Las leyendas dicen que Brok nació durante un derrumbe y que masticó grava antes que pan. Es el minero más grande que ha dado nuestra raza, famoso por su «Sentido de la Piedra«. Le veo apoyar la palma de la mano callosa contra la pared de granito y cerrar los ojos. Donde otros solo ven muro, Brok ve caminos. 

Dicen que puede oler el oro a través de cien metros de roca sólida. Cuando levanta su pico, no es un golpe de azar; golpea con la certeza de un profeta.
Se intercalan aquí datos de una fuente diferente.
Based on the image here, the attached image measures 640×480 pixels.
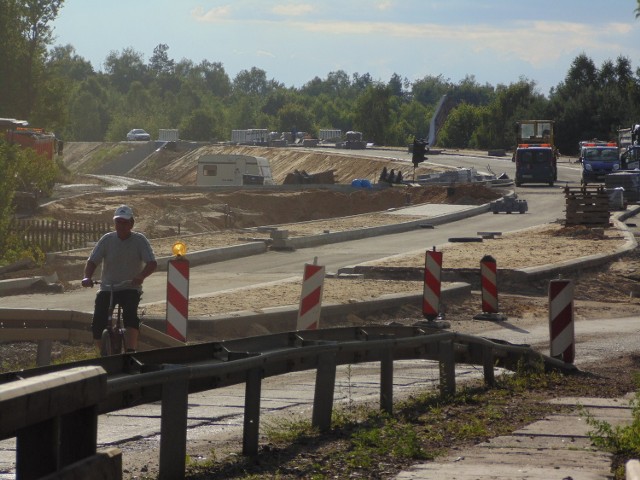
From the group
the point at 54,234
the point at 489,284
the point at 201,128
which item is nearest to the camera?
the point at 489,284

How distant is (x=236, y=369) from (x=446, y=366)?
3.67m

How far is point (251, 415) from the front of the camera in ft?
25.6

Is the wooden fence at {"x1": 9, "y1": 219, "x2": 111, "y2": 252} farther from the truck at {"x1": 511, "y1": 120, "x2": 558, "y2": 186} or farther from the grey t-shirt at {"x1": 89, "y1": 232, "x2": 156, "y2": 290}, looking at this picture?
the truck at {"x1": 511, "y1": 120, "x2": 558, "y2": 186}

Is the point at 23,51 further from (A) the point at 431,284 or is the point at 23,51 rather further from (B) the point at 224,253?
(A) the point at 431,284

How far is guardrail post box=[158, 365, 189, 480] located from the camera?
6895 millimetres

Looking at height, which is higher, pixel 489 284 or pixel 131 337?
pixel 131 337

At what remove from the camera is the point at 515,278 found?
2502 cm

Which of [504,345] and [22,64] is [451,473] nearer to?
[504,345]

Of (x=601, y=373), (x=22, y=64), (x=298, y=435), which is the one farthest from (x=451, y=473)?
(x=22, y=64)

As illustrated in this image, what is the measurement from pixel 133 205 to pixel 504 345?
127 feet

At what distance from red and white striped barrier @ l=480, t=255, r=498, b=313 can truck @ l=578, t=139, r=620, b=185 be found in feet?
145

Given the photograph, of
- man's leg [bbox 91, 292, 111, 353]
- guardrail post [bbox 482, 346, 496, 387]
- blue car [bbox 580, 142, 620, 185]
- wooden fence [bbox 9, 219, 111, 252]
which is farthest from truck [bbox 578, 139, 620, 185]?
man's leg [bbox 91, 292, 111, 353]

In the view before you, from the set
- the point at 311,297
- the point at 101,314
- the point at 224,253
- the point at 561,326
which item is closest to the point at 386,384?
the point at 101,314

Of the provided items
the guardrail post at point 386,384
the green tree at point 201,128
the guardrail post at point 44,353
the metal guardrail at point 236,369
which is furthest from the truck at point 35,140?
the green tree at point 201,128
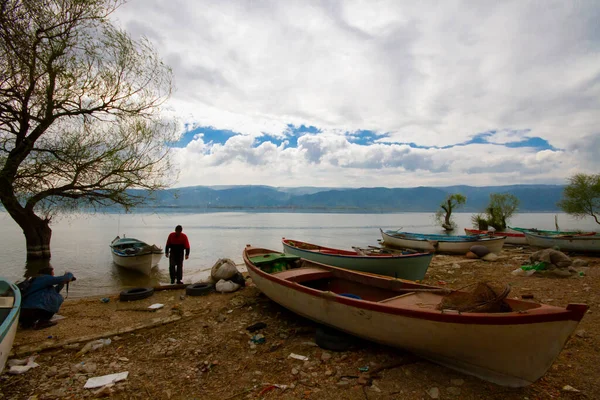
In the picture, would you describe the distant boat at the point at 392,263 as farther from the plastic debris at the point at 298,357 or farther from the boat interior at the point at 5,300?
the boat interior at the point at 5,300

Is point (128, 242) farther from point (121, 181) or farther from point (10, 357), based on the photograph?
point (10, 357)

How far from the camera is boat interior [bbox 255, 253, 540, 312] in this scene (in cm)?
541

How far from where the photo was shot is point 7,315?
5238mm

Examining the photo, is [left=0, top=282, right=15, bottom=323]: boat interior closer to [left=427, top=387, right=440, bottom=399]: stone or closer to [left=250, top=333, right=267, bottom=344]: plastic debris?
[left=250, top=333, right=267, bottom=344]: plastic debris

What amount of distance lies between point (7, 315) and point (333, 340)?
17.8 ft

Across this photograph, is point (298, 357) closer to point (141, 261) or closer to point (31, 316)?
point (31, 316)

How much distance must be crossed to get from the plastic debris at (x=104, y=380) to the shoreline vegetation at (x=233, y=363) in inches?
3.4

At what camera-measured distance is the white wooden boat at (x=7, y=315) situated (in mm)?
4406

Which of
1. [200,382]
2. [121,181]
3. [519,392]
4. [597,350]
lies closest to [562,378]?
[519,392]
La roca se parte con un crujido seco, obediente, revelando una veta tan pura que iluminaría la sala sin necesidad de antorchas.

Un escalofrío me recorre la espalda cuando miro hacia los túneles laterales, esas gargantas negras que descienden hacia lo desconocido. Pero el miedo se disipa al ver el brillo del acero pulido.

Es Godri Hierro Atronador. Está inmóvil como una estatua, con su hacha de guerra aferrada con tal fuerza que los nudillos se le blanquean, pero sus ojos barren las sombras sin descanso. Godri no es un minero; es un veterano de las Guerras de los Túneles. Las historias cuentan que ha aplastado más cráneos con el filo de su hacha que pintas se han bebido en Karak-Grom.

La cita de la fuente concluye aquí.